For a considerable number of years his host had been one of the most outstanding men in Glasgow. He was elected the burgh's commissioner to Parliament in December, 1644, and treasurer to Hutchesons' Hospital five days later. [Ibid. ii. 75.] When his name was put forward in October, 1645, for election as Dean of Guild, it was rejected by Provost Porterfield and his bailies as that of a person who had been implicated in the dealings with the Marquess of Montrose, [Ibid. 83. ] and in December, 1646, he was specially indicted before Parliament by the General Assembly, the Glasgow Synod, and the magistrates of the city for having, along with the old provost, magistrates, and Council, dared to protest to the Presbytery against its high-handed action, and headed "ane unnecessarie and unorderlie convocatioune of the multitud of the citie of Glasgow" to back the protest. For this, Campbell and James Bell, the provost he supported, were warded in Edinburgh Tolbooth for a time. [Act. Parl. 1646, c. 31.] Notwithstanding the offended pretensions of the presbytery, the substantial merchant of the Saltmarket continued to perform a foremost

and trusted part in the town's affairs. At the next turn of fortune's wheel, under the Duke of Hamilton's Government, in June 1648, he was elected provost, and though, following the failure of Hamilton's Engagement, he was ousted in the following October, and Porterfield took the provostship, he was to come into his own again at the Restoration. [Burgh Records, ii. 140, 150, 152.] When the magistrates purchased the lands of Gorbals from Sir Robert Douglas of Blackerstoun, Colin Campbell appears to have acquired from the same owner the lands of Blythswood to the west of the burgh, for in January, 1650, the Town Council minutes record that an agreement had been made "with Coline Campbell for his lands of Blythiswoode" to pay twelve bolls meal and three bolls bear by way of teinds. From that day to this Campbell and his descendants have been owners of Blythswood, and since the date when the stout merchant burgess received Cromwell under his roof the Campbells of Blythswood have entertained more of the royal and state visitors to the city than have been entertained by any other hosts. [Colin Campbell was evidently a connoisseur in good ale. In 1655 he was fined forty pounds for bringing barrels of that beverage into the city, and so depriving the common good of the sums which should have been paid to the town's mills for grinding the malt for brewing the liquor (Burgh Records, ii, 309).]

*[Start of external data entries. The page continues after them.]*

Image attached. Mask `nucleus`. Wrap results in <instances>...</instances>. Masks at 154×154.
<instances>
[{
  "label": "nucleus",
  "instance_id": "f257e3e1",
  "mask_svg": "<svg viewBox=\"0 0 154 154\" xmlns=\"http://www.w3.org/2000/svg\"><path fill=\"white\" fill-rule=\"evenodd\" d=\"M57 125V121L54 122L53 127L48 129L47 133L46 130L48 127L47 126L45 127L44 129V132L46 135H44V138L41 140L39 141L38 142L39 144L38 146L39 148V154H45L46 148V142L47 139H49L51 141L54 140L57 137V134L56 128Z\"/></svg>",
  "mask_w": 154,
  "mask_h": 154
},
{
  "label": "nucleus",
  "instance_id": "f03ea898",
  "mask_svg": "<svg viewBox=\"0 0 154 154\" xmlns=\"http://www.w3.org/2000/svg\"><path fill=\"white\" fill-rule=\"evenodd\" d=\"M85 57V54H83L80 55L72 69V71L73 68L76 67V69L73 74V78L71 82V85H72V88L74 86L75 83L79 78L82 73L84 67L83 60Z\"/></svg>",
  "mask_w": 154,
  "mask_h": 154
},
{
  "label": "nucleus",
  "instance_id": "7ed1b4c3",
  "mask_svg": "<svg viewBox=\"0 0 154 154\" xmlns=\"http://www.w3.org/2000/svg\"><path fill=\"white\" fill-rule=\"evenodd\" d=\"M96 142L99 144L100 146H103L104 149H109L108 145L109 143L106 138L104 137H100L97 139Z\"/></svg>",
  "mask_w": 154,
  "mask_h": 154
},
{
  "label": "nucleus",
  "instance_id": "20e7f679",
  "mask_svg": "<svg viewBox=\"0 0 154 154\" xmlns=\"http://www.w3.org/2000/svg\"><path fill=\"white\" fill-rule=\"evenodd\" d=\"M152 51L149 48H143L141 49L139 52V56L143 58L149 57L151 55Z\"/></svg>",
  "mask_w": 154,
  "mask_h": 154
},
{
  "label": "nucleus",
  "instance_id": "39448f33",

Not a great deal is recorded of Cromwell's visit to the city. Baillie in one of his letters states that he himself, when he fled with the ministers and magistrates, "left all my family and goods to Cromwell's courtesy, which indeed was great; for he took such a course with his sojours that they did less displeasure at Glasgow nor if they had been at London, though Mr. Zachary Boyd railed on them all to their very face in the High Church." [Letters, iii. 129.] On Sunday, 13th October, the Protector attended service in the Lower Church of the Cathedral, then the place of worship of the barony congregation. The chair in which he sat is still preserved there, as well as the pulpit from which Zachary Boyd preached on the occasion. So fierce did the preacher become in denouncing the errors and heresies of the English leader and his party, whom he banned as sectarians and malignants, that the officer sitting behind Cromwell more than once asked to be allowed to pull "the insolent rascal" out of the pulpit. Cromwell, however, told him the minister was one fool and he another, and bade him sit still, as he would deal with the orator himself. [The incident from an independent source is recorded by Sir Walter Scott in Tales of a Grandfather, ch. xlvi.] The tradition runs that he invited Boyd to sup with him in the Saltmarket, and concluded the hospitalities there by engaging in family worship, in which he kept the minister of the barony on his knees by a prayer of three hours' duration. His purpose seems to have been served, for it is said that Zachary Boyd's tone was afterwards much mitigated towards Independency and its adherents.